> [Texte fourni]
────────────────────

Marseille : la mère de l’enfant retrouvé mort admet les faits

C’est aux abords de ce pont que le corps d’un enfant de 12 ans a été retrouvé au bord de la rivière l’Huveaune à Marseille, le 29 octobre 2022.
NICOLAS BOVE / AFP C’est aux abords de ce pont que le corps d’un enfant de 12 ans a été retrouvé au bord de la rivière l’Huveaune à Marseille, le 29 octobre 2022.

FAIT DIVERS - Passage aux aveux. La mère de l’enfant atteint de troubles de l’autisme retrouvé mort samedi sur les bords du fleuve Huveaune à Marseille a reconnu avoir tué son fils, autiste, « à l’aide d’un couteau pris dans la cuisine », et ce dès vendredi, a annoncé le parquet ce dimanche 29 octobre dans un communiqué.

────────────────────

> [Données répertoriées]
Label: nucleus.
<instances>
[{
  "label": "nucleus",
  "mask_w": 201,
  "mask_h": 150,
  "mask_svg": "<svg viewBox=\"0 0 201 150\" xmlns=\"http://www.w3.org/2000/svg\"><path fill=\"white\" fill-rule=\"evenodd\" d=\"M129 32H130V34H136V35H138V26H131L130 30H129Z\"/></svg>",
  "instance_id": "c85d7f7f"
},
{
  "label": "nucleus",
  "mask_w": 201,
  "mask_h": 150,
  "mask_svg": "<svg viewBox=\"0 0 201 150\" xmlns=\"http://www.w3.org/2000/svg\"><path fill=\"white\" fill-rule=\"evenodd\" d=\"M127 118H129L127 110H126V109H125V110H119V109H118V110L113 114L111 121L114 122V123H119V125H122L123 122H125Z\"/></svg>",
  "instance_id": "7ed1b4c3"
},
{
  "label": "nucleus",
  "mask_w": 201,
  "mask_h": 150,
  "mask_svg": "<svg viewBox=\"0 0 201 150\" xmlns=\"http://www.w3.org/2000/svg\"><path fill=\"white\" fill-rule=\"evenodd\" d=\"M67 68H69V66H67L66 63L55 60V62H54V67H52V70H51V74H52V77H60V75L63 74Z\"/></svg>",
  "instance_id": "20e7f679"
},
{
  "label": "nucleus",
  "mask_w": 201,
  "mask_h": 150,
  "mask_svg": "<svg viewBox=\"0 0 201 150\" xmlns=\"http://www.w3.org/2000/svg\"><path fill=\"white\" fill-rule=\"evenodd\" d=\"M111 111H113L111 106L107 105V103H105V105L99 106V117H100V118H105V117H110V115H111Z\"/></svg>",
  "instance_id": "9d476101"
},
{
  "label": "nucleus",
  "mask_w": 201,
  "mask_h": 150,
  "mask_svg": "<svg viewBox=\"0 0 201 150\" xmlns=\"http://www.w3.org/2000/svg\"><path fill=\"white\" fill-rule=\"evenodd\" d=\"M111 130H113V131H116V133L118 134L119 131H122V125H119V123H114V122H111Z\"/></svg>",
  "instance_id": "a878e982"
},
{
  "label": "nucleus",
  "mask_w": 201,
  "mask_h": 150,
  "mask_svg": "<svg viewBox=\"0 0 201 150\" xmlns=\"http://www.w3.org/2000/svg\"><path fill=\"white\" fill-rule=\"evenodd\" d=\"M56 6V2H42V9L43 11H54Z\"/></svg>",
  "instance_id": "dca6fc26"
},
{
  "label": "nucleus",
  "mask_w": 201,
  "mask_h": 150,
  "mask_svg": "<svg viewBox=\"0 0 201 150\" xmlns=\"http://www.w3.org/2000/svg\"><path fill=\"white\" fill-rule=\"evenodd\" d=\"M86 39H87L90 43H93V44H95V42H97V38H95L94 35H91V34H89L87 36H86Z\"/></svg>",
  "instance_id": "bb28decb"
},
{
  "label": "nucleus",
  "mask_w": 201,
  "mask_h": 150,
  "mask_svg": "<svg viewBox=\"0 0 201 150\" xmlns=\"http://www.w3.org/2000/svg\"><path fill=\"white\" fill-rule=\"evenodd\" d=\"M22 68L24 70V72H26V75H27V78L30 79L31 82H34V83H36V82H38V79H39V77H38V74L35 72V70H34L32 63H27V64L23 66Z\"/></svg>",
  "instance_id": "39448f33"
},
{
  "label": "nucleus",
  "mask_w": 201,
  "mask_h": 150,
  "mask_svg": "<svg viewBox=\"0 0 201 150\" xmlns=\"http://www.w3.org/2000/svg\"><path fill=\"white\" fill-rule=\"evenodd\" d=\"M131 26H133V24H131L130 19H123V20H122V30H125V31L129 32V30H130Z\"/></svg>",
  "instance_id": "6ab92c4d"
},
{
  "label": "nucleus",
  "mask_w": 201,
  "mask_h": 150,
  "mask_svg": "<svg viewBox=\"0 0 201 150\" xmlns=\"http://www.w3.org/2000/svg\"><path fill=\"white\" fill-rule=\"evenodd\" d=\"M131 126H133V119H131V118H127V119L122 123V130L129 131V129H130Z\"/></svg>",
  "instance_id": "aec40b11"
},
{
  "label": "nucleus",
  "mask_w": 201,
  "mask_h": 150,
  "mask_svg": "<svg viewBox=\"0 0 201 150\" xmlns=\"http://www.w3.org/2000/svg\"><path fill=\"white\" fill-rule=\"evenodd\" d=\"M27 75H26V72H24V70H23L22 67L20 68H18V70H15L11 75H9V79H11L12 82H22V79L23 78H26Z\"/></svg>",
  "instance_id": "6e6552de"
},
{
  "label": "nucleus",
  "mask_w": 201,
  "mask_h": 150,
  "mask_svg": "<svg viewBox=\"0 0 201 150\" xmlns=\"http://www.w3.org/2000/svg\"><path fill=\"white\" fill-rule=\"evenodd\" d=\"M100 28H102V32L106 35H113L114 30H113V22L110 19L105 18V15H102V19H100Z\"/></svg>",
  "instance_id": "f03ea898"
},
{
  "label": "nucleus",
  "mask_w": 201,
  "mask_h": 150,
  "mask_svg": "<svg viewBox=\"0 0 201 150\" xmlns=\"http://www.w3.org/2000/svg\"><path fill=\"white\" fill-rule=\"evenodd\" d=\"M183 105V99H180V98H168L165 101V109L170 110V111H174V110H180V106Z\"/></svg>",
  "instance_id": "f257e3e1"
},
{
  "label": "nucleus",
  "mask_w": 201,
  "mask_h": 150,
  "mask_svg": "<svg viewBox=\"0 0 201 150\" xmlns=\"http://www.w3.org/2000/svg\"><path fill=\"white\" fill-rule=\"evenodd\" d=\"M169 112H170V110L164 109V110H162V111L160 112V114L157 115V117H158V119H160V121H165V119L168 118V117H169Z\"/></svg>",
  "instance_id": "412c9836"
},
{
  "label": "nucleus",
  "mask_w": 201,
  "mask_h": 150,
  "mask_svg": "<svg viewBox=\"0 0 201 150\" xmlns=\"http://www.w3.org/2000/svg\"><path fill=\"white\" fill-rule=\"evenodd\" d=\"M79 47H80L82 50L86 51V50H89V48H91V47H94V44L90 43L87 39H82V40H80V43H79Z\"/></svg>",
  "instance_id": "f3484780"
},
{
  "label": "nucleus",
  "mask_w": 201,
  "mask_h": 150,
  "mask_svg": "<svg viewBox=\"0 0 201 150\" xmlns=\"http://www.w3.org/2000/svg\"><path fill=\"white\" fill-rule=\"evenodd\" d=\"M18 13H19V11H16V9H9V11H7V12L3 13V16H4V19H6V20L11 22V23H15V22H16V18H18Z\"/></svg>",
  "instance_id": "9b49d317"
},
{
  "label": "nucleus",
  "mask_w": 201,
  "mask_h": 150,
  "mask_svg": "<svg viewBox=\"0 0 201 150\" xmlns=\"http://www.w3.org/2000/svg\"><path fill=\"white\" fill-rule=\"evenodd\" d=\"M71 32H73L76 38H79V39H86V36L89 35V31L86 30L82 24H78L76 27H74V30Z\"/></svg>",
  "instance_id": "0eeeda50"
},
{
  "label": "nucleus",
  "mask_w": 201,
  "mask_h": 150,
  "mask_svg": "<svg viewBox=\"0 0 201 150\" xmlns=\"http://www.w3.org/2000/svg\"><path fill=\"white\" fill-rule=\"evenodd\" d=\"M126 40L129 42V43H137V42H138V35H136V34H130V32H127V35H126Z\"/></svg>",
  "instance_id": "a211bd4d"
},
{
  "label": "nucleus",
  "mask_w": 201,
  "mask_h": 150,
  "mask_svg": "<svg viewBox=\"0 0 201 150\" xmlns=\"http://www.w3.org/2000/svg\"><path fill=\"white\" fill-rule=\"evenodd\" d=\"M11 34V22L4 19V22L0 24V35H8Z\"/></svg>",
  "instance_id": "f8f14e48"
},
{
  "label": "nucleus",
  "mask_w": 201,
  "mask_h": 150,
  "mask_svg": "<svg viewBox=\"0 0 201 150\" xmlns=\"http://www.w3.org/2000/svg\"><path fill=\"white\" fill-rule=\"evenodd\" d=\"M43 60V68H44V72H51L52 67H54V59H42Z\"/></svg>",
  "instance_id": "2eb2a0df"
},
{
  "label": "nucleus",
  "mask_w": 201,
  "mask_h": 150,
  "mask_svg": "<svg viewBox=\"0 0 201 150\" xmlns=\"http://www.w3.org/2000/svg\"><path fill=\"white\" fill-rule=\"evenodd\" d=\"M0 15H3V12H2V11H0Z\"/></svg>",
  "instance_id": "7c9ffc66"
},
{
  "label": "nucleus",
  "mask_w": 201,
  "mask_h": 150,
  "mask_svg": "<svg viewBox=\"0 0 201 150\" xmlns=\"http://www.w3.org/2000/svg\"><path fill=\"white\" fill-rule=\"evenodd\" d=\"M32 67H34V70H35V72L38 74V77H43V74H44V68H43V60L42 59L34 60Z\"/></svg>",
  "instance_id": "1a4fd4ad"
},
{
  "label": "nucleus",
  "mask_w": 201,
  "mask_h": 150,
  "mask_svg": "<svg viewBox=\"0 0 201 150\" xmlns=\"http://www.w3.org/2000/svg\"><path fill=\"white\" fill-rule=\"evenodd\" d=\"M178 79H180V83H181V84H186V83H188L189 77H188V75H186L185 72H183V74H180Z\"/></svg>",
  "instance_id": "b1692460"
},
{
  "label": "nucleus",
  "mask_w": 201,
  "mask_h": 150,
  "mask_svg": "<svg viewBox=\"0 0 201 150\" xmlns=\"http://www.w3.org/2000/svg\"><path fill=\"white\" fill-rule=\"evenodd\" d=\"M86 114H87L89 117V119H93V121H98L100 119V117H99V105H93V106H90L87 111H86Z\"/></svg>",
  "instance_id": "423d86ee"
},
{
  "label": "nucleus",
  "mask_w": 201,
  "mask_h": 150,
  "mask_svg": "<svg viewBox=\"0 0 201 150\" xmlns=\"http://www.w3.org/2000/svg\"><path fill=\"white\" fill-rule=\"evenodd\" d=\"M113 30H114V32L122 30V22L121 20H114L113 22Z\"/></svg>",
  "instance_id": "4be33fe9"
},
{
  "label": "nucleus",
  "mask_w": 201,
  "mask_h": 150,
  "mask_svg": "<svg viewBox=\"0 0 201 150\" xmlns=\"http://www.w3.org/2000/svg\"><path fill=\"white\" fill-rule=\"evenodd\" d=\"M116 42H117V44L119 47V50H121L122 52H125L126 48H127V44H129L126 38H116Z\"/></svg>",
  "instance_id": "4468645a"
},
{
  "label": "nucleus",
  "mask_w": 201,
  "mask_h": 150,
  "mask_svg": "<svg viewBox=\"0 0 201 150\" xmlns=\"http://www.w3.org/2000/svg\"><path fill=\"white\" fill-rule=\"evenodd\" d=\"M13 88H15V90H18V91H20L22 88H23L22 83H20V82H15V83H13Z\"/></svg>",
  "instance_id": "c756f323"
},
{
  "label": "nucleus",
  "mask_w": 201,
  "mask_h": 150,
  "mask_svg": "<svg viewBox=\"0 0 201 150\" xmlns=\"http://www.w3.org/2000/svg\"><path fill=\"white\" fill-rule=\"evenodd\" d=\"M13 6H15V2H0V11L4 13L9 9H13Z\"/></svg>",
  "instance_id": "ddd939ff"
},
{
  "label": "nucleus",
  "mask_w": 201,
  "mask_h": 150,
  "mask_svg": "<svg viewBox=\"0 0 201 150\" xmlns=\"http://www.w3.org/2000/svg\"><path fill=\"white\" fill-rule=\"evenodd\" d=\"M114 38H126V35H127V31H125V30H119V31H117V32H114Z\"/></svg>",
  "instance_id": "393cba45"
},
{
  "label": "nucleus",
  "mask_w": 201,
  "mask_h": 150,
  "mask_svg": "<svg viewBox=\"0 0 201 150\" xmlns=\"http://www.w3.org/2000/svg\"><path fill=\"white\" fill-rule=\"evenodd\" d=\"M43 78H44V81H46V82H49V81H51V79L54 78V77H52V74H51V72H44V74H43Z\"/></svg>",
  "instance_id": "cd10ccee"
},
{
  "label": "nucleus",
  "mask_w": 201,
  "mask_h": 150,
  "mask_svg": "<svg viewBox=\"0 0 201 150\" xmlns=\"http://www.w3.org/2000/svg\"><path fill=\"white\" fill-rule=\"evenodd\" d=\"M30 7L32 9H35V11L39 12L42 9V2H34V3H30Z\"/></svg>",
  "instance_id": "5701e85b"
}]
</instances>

────────────────────

> [Tâche assignée] Extrayez du texte fourni, sans rien y changer, le passage qui commence aux mots « Marseille : la » et s'arrête après les mots « dans un communiqué. ». Pour répondre, servez-vous uniquement du texte fourni.

> [Réponse attendue]
Marseille : la mère de l’enfant retrouvé mort admet les faits

C’est aux abords de ce pont que le corps d’un enfant de 12 ans a été retrouvé au bord de la rivière l’Huveaune à Marseille, le 29 octobre 2022.
NICOLAS BOVE / AFP C’est aux abords de ce pont que le corps d’un enfant de 12 ans a été retrouvé au bord de la rivière l’Huveaune à Marseille, le 29 octobre 2022.

FAIT DIVERS - Passage aux aveux. La mère de l’enfant atteint de troubles de l’autisme retrouvé mort samedi sur les bords du fleuve Huveaune à Marseille a reconnu avoir tué son fils, autiste, « à l’aide d’un couteau pris dans la cuisine », et ce dès vendredi, a annoncé le parquet ce dimanche 29 octobre dans un communiqué.